··· Sección del documento
Aplicación de generadores termoeléctricos para la producción de hidrógeno verde: Una revisión sistemática

Brando Hernández-Comas; Franklin Elías Rodríguez Chaljub; Jesús David Álvarez Hernández; José Miguel Sánchez De-La-Hoz; Gustavo Richmond Navarro

doi:10.17081/invinno.14.1.8783

Autores/as

Brando Hernández-Comas Universidad de la Costa https://orcid.org/0000-0002-9702-4150
Franklin Elías Rodríguez Chaljub Universidad de la Costa https://orcid.org/0009-0009-7526-491X
Jesús David Álvarez Hernández Universidad de la Costa https://orcid.org/0009-0002-0662-3850
José Miguel Sánchez De-La-Hoz Universidad de la Costa https://orcid.org/0000-0002-1181-4785
Gustavo Richmond Navarro Tecnológico de Costa Rica https://orcid.org/0000-0001-5147-5952

DOI:

https://doi.org/10.17081/invinno.14.1.8783

Palabras clave:

revisión sitemática, generador termoeléctrico, hidrógeno verde, recuperación de calor residual, transición energética

Resumen

Objetivo: Analizar la evolución y las dinámicas de investigación relacionadas con el uso de generadores termoeléctricos (TEG) para la producción de hidrógeno verde con el fin de identificar a los principales contribuyentes, las áreas temáticas y las oportunidades tecnológicas dentro de este campo.
······
··· Datos almacenados
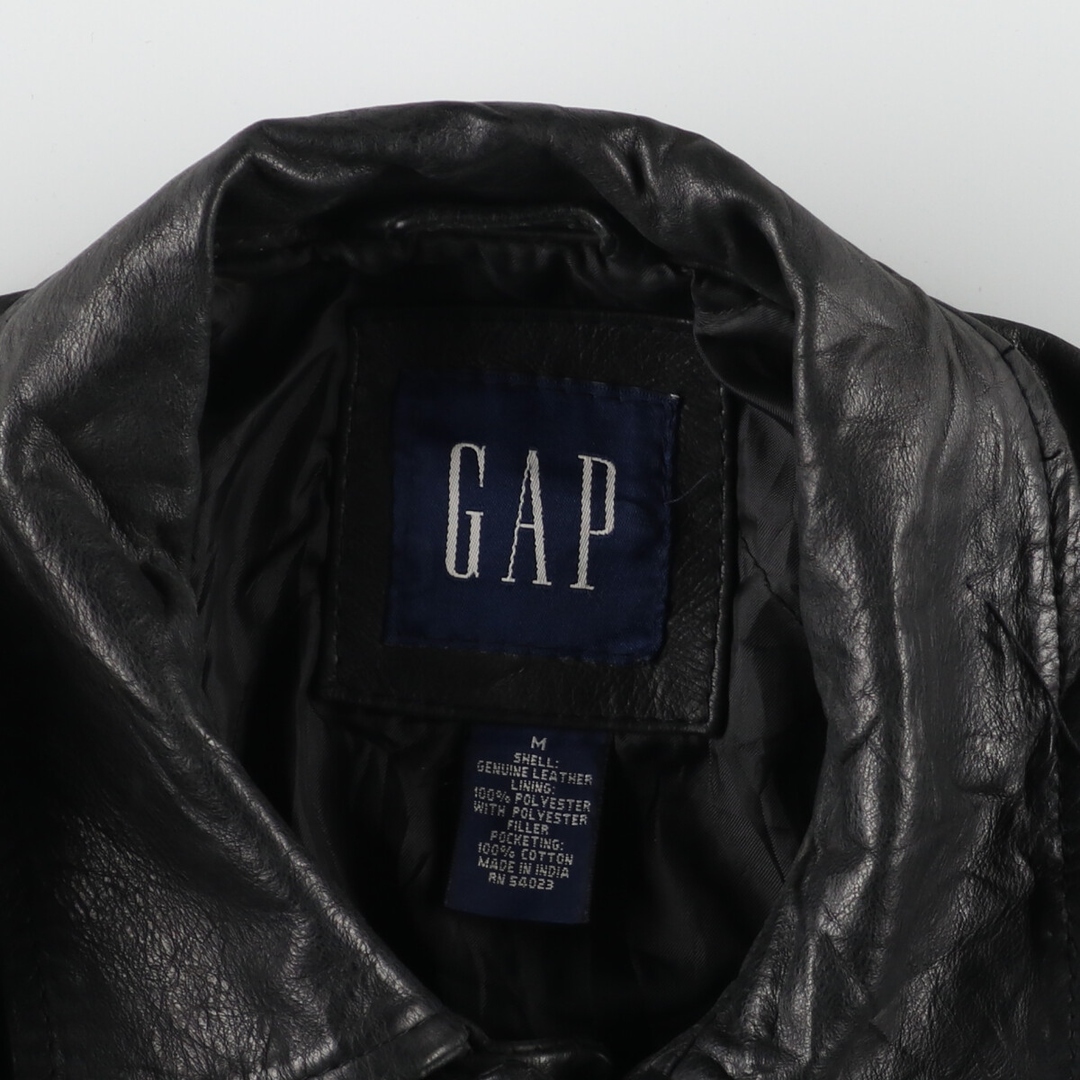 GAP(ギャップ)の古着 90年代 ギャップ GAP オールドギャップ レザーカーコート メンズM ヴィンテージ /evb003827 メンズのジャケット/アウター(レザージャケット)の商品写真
······
Tareas a realizar:
- 1) Por favor, reproduce el texto sobre generadores termoeléctricos desde "https://doi.org/10.17081/invinno.14.1.8783" hasta "de este campo.".
- 2) Indica si cada afirmación concuerda con el texto sobre generadores termoeléctricos, respondiendo sí o no y citando literalmente las palabras que lo deciden: (a) Gustavo Richmond Navarro pertenece a la Universidad de la Costa. (b) "Recuperación de calor residual" figura entre las palabras clave. (c) El objetivo incluye identificar a los principales contribuyentes del campo.

Respuestas:
- 1)
https://doi.org/10.17081/invinno.14.1.8783

Palabras clave:

revisión sitemática, generador termoeléctrico, hidrógeno verde, recuperación de calor residual, transición energética

Resumen

Objetivo: Analizar la evolución y las dinámicas de investigación relacionadas con el uso de generadores termoeléctricos (TEG) para la producción de hidrógeno verde con el fin de identificar a los principales contribuyentes, las áreas temáticas y las oportunidades tecnológicas dentro de este campo.

- 2)
(a) No: "Gustavo Richmond Navarro Tecnológico de Costa Rica".
(b) Sí: "recuperación de calor residual".
(c) Sí: "identificar a los principales contribuyentes".